- _Study questions_:
[a] Return the stretch of the blog page from "Monday, March 23, 2009" through "place to start.", copied word for word.
[b] In the blog page, condense the paragraph beginning "There are many ways to architect" into a short list that keeps its main facts.

- _Selected excerpt_:

Sunday, April 5, 2009
Applying Data Center Recovery Principles to PCs
Large companies installed mainframes in the 1960s to automate back office processes, gain efficiencies and enable new and larger business models. It soon became apparent that the data center needed to be well protected. Guards, keypass entry cards, UPS power and fire suppression systems became the norm. But investments to keep the data center safe were not enough and the disaster recovery business was created to allow a company, at a fraction of the cost of running a duplicate data center, to recover their critical applications if the primary data center was unusable. You could never spend enough money to reduce the risk of losing the primary data center to zero.
Perhaps applying the same principles to recovering access to these same applications in the advent of a massive virus outbreak, power blackout or communications failure would provide a cost-effective solution. These applications might also be the same ones that employees need while working remotely.
There are many ways to architect and design a solution, but the least common denominator in today's world is the web browser. If you're fortunate enough to have all your applications web-enabled, then you have a huge head start. Perhaps a dual-boot option on your corporate PCs with a Linux/Firefox option is enough to get your users productive again. Another strategy would be to have employees use their home computers, almost ubiquitous now, as their backup device. A final option would be to re-stage each PC, although this may take more time to accomplish than the business might be able to tolerate.
For those not fortunate enough to be fully web-enabled, which includes most of us, a solution to access those applications needs to be available, but not require a huge investment in hardware and software. The advent of pay-as-you-go Cloud Computing and more robust Open Source software comes to the rescue. The idea is to build a ready-to-go desktop image in the Cloud (e.g. Amazon Web Services) using Linux, Firefox, native Linux applications and Windows applications under the Wine environment. This image would have the necessary VPN connectivity to your data center to access the back-end services. Each user would spin up a copy of the image, with proper authentication of course, and be back in business in minutes. Or perhaps leveraging open source virtualization software can allow multiple people to use one Cloud server concurrently.
This image might also be used for home or hotel access, and potentially avoid the extra costs of providing laptops by leveraging personal and hotel business-center PCs. A copy of this image that provides isolated access during your disaster recovery testing can significantly reduce that network effort. These are just a few of the possible uses for a solution architected in this manner.
Monday, March 23, 2009
Who Has A Bigger Problem
Odds are someone has a bigger problem than you do and looking outside your normal field of vision is often needed. Looking to reduce the cost of your email system? Try an organization such as a university, other large not-for-profit corporation or a particularly financially distressed company for ideas. Want to improve the integrity of your data center? Can you find a company where revenue dead stops when they're down. How about the stock market? If they make the Wall Street Journal headlines when problems occur, that's a good place to start.

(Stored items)
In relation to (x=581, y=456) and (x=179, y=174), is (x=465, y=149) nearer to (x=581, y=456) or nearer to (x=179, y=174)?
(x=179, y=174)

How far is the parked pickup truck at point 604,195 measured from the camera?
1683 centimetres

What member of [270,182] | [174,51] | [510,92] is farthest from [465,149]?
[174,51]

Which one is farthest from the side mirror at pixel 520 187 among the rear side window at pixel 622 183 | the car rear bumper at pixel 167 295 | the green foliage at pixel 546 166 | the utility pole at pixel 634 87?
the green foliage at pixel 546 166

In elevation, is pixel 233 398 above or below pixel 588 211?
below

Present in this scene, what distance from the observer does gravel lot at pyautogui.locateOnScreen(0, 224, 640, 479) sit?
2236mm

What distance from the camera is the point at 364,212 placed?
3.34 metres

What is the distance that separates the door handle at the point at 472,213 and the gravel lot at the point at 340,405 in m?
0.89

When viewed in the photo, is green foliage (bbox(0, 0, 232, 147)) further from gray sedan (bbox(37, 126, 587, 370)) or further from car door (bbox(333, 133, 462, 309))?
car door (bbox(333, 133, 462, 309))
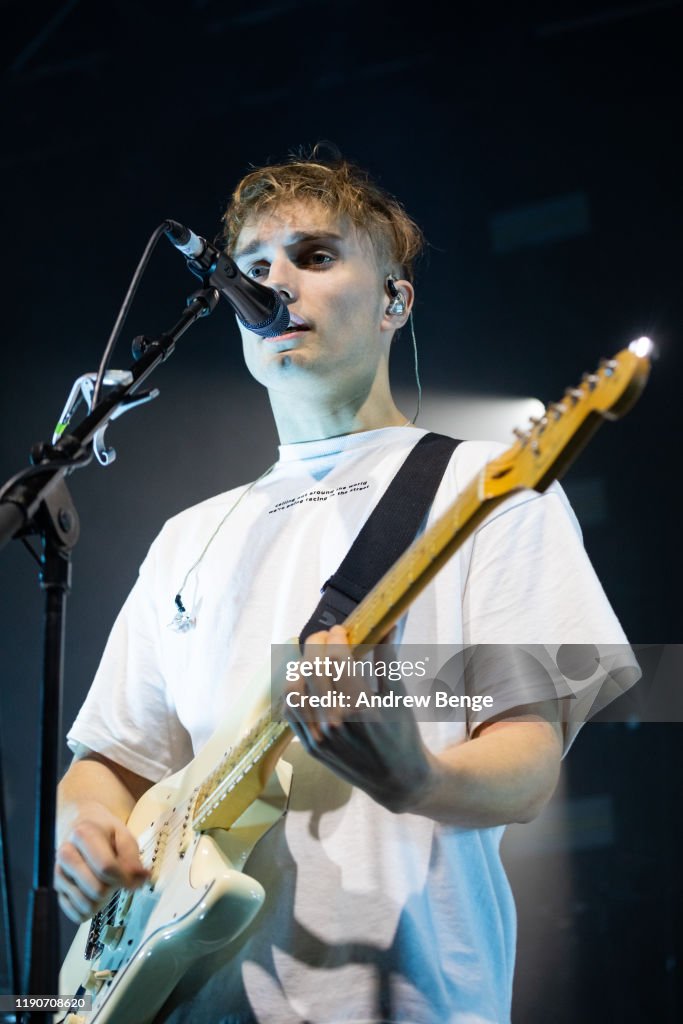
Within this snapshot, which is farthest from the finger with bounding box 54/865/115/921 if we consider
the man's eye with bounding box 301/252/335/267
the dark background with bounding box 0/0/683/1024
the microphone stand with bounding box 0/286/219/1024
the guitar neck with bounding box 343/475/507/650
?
the man's eye with bounding box 301/252/335/267

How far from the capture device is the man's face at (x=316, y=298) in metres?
2.01

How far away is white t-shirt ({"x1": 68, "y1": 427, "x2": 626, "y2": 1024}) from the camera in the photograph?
53.2 inches

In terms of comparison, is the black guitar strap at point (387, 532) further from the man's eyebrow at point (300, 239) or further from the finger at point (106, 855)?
the man's eyebrow at point (300, 239)

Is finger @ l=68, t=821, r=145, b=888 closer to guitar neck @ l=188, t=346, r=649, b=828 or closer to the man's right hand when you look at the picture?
the man's right hand

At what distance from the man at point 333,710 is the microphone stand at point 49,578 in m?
0.30

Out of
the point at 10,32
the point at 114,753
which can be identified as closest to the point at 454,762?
the point at 114,753

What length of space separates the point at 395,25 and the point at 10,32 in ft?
3.99

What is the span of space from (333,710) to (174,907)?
1.50ft

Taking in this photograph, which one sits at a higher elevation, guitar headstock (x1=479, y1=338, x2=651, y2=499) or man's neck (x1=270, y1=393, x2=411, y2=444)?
man's neck (x1=270, y1=393, x2=411, y2=444)

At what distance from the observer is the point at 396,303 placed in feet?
7.46

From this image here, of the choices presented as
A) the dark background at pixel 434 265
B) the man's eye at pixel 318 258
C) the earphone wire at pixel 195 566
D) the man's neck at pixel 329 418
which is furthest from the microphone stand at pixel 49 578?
the dark background at pixel 434 265

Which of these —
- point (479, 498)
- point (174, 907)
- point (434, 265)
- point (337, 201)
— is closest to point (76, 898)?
point (174, 907)

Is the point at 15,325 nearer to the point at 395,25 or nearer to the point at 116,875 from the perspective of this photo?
the point at 395,25

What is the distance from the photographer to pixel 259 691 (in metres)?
1.46
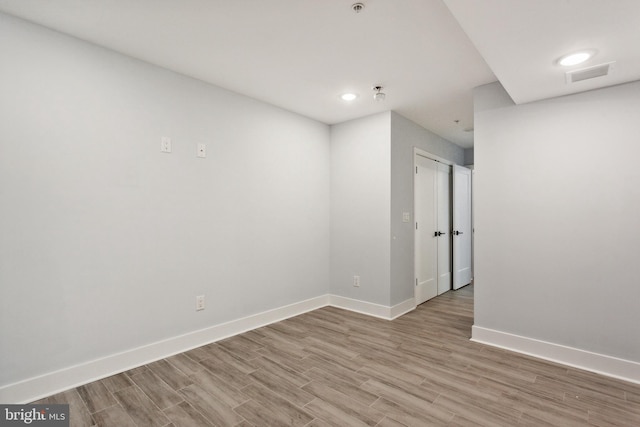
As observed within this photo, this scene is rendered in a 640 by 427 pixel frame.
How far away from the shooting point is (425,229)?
4.47 m

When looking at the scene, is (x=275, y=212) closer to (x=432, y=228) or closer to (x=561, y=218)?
(x=432, y=228)

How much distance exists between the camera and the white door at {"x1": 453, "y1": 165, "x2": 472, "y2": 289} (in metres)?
5.19

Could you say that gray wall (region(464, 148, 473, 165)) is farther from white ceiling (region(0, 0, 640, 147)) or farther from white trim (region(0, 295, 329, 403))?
white trim (region(0, 295, 329, 403))

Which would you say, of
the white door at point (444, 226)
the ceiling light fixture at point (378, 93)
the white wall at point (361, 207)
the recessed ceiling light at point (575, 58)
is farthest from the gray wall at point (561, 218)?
the white door at point (444, 226)

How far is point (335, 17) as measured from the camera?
1975 millimetres

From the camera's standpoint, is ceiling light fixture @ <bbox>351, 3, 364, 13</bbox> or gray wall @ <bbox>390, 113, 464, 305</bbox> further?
gray wall @ <bbox>390, 113, 464, 305</bbox>

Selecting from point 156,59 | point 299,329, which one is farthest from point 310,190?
point 156,59

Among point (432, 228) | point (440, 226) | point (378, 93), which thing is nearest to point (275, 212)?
point (378, 93)

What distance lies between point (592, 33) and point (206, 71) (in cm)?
276

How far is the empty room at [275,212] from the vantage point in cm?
194

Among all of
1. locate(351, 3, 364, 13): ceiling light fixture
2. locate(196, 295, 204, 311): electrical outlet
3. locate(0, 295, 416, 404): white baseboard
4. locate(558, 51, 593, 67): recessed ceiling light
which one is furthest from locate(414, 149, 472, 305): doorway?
locate(196, 295, 204, 311): electrical outlet

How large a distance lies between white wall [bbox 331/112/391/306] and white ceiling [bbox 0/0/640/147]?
0.89 m

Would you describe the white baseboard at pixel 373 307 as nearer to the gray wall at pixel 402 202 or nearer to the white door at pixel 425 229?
the gray wall at pixel 402 202

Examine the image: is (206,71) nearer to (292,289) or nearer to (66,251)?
A: (66,251)
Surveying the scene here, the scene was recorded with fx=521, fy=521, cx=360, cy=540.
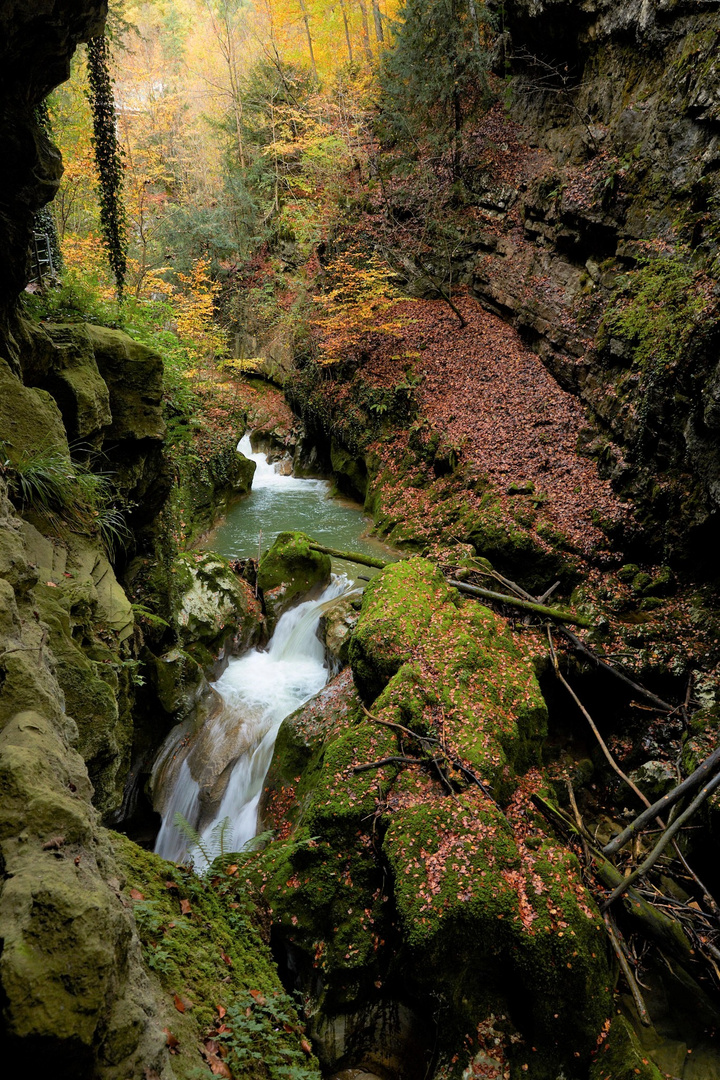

- _Answers to the tasks_:
[a]
Monday, March 23, 2009
Who Has A Bigger Problem
Odds are someone has a bigger problem than you do and looking outside your normal field of vision is often needed. Looking to reduce the cost of your email system? Try an organization such as a university, other large not-for-profit corporation or a particularly financially distressed company for ideas. Want to improve the integrity of your data center? Can you find a company where revenue dead stops when they're down. How about the stock market? If they make the Wall Street Journal headlines when problems occur, that's a good place to start.

[b]
- Today the web browser is the least common denominator, so having all applications web-enabled gives a huge head start.
- Option 1: a dual-boot Linux/Firefox option on corporate PCs may be enough to get users productive again.
- Option 2: employees could use their home computers, now almost ubiquitous, as backup devices.
- Option 3: each PC could be re-staged, though this may take more time than the business can tolerate.